BEGIN Recorded information
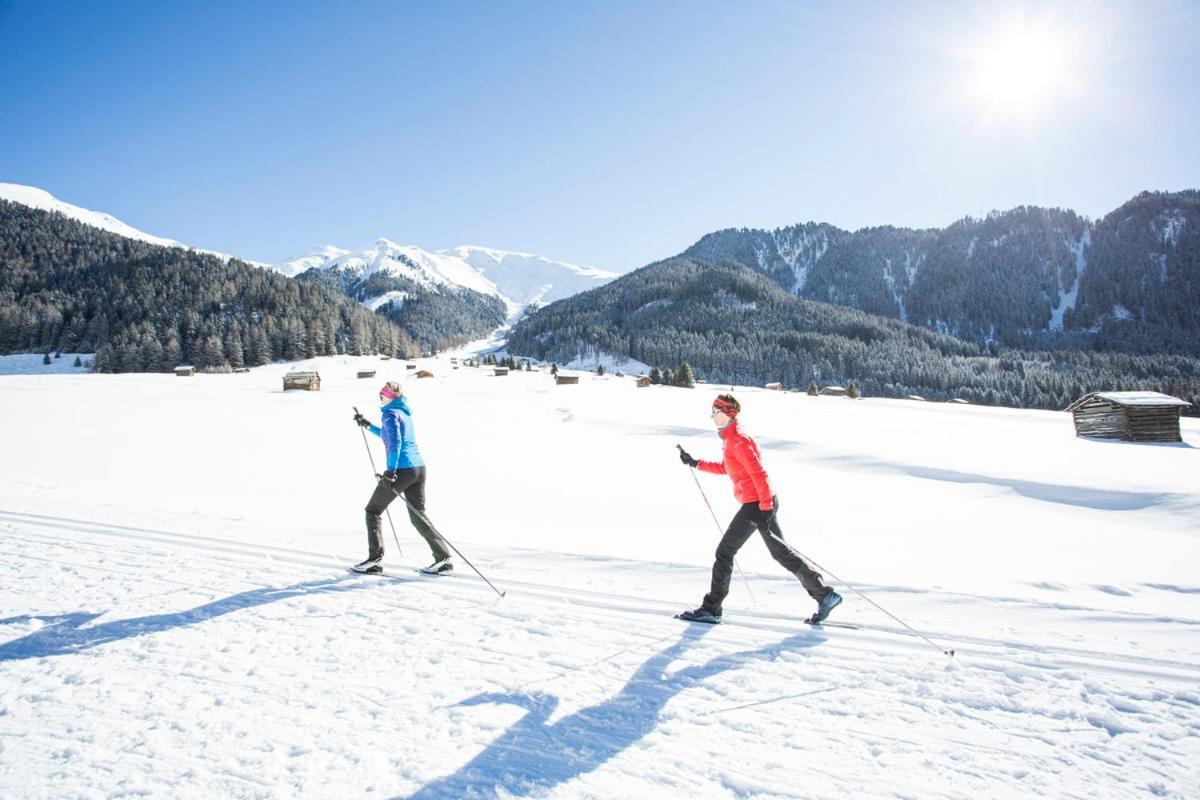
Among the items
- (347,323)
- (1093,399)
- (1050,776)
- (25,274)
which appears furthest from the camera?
(25,274)

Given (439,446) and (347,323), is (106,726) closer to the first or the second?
(439,446)

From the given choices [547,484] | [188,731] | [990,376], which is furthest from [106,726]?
[990,376]

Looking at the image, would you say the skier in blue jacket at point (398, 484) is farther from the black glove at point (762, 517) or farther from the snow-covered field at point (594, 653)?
the black glove at point (762, 517)

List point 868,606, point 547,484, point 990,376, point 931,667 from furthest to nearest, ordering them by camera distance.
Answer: point 990,376 < point 547,484 < point 868,606 < point 931,667

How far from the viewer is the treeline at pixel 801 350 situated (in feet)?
397

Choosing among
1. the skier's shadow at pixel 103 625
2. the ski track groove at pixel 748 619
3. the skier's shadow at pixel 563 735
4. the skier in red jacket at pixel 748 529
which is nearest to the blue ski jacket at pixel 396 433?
the ski track groove at pixel 748 619

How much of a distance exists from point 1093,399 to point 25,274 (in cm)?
17849

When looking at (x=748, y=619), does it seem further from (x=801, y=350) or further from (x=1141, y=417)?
(x=801, y=350)

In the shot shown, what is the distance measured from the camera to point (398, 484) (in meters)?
6.59

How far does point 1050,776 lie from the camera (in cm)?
321

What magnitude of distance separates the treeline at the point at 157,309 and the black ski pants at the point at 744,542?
8559cm

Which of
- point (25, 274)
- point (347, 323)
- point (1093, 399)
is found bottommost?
point (1093, 399)

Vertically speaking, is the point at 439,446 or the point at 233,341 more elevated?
the point at 233,341

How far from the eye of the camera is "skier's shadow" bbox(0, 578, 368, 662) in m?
4.69
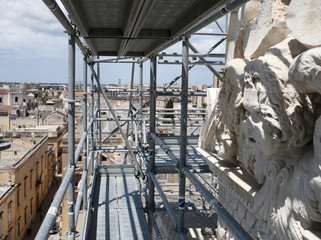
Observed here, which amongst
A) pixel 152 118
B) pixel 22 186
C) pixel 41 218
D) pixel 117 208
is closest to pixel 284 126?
pixel 152 118

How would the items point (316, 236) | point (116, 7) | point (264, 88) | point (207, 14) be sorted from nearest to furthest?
point (316, 236) < point (264, 88) < point (207, 14) < point (116, 7)

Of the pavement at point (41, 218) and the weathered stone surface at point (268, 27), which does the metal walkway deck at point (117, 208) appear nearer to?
the weathered stone surface at point (268, 27)

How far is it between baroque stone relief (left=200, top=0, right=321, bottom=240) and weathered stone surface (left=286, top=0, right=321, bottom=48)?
1cm

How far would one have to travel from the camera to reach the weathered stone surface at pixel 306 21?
5.94 ft

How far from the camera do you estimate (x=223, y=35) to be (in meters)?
6.19

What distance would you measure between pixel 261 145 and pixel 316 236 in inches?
24.9

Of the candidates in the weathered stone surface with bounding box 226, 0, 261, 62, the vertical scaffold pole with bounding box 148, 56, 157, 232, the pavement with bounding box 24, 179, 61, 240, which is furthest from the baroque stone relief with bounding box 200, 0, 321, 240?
the pavement with bounding box 24, 179, 61, 240

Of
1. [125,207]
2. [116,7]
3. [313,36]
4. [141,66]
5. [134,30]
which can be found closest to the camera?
[313,36]

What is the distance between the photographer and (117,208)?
5500 mm

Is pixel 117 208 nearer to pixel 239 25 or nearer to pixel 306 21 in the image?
pixel 239 25

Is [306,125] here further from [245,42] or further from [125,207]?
[125,207]

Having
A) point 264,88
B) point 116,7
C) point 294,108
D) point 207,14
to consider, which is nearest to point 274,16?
point 207,14

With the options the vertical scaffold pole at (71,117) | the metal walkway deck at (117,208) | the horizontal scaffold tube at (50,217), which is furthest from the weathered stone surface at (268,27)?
the metal walkway deck at (117,208)

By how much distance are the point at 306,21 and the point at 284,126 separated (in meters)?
0.60
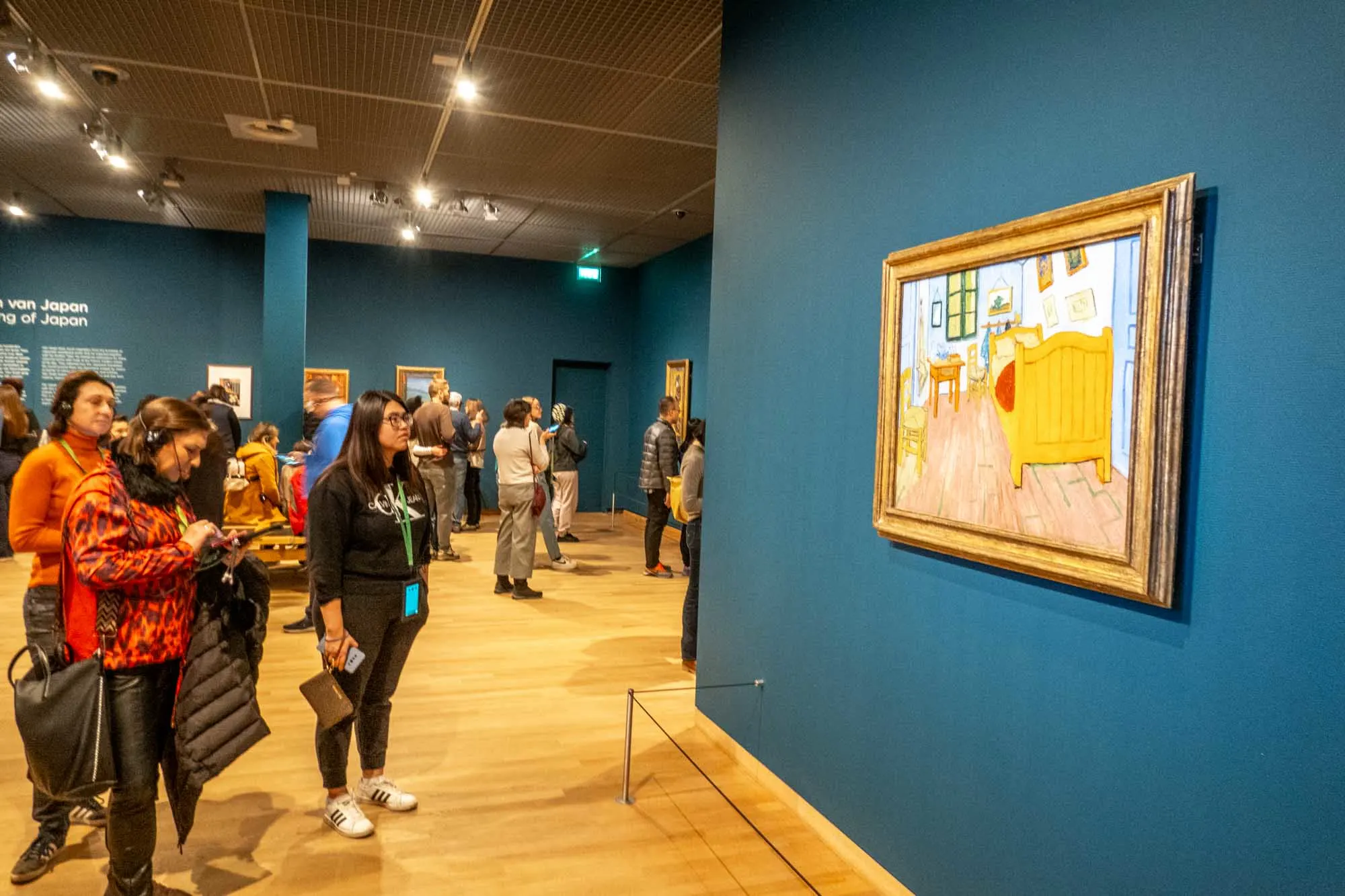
END Recorded information
**Exercise goal:** Count the lines of the data that contain the string "walkway", treating uppercase and lowercase letters as distinct, and give only the resulting number.

**Answer to the task:** 3